**Task**
Would you return the lines between the one holding "C (2005)3140/CE intercalibrazione" and the one holding "des de 197...", inclusive, and only those, exactly as they stand in the listing below?

**Dataset content**
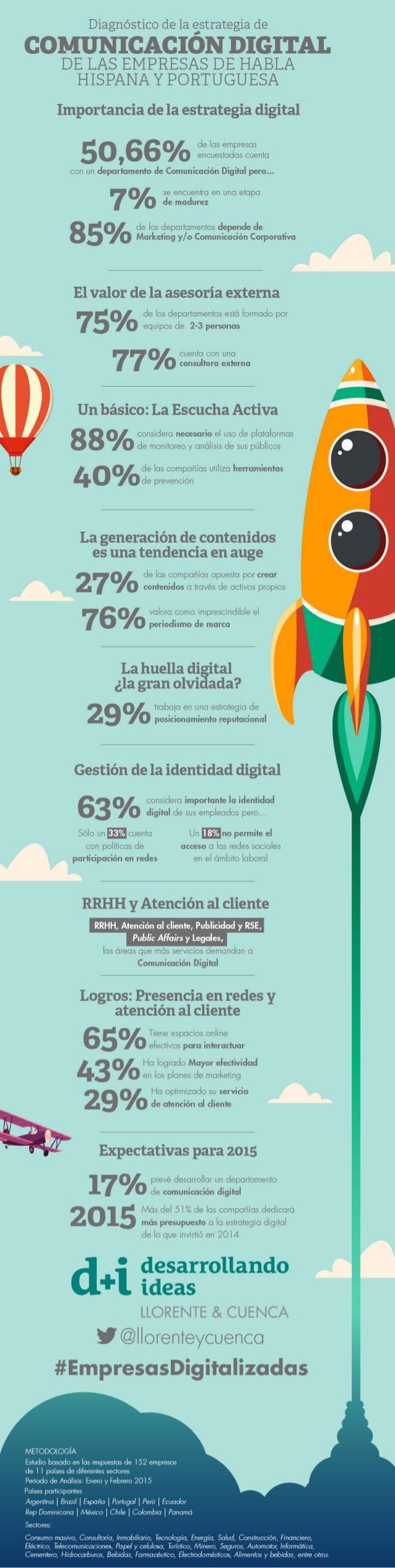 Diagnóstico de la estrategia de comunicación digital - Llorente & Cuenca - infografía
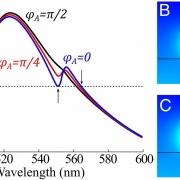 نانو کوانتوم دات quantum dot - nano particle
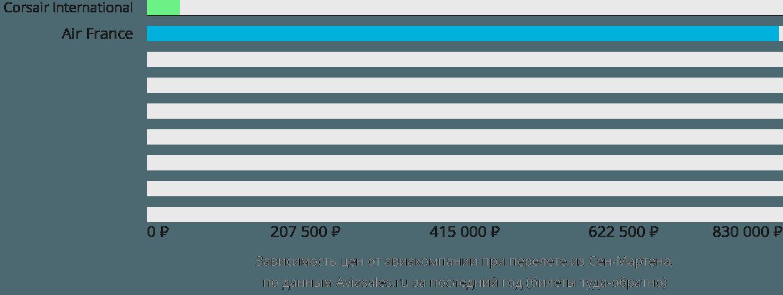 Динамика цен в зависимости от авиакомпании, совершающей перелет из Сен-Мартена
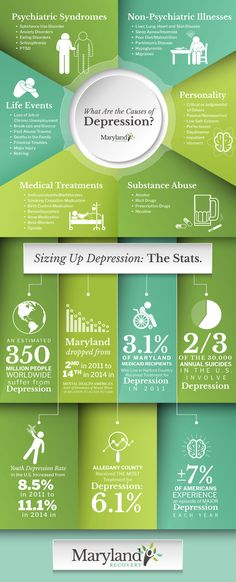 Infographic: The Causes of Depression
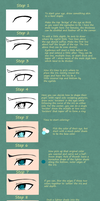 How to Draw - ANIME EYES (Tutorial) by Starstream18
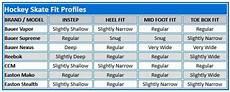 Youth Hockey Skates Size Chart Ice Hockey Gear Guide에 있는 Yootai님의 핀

--

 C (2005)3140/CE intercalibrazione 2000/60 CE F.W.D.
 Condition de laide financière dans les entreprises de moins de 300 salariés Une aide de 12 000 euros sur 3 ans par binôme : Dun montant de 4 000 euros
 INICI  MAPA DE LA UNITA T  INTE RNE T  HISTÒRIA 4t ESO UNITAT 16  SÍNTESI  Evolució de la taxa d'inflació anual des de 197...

**Answer**
 C (2005)3140/CE intercalibrazione 2000/60 CE F.W.D.
 Condition de laide financière dans les entreprises de moins de 300 salariés Une aide de 12 000 euros sur 3 ans par binôme : Dun montant de 4 000 euros
 INICI  MAPA DE LA UNITA T  INTE RNE T  HISTÒRIA 4t ESO UNITAT 16  SÍNTESI  Evolució de la taxa d'inflació anual des de 197...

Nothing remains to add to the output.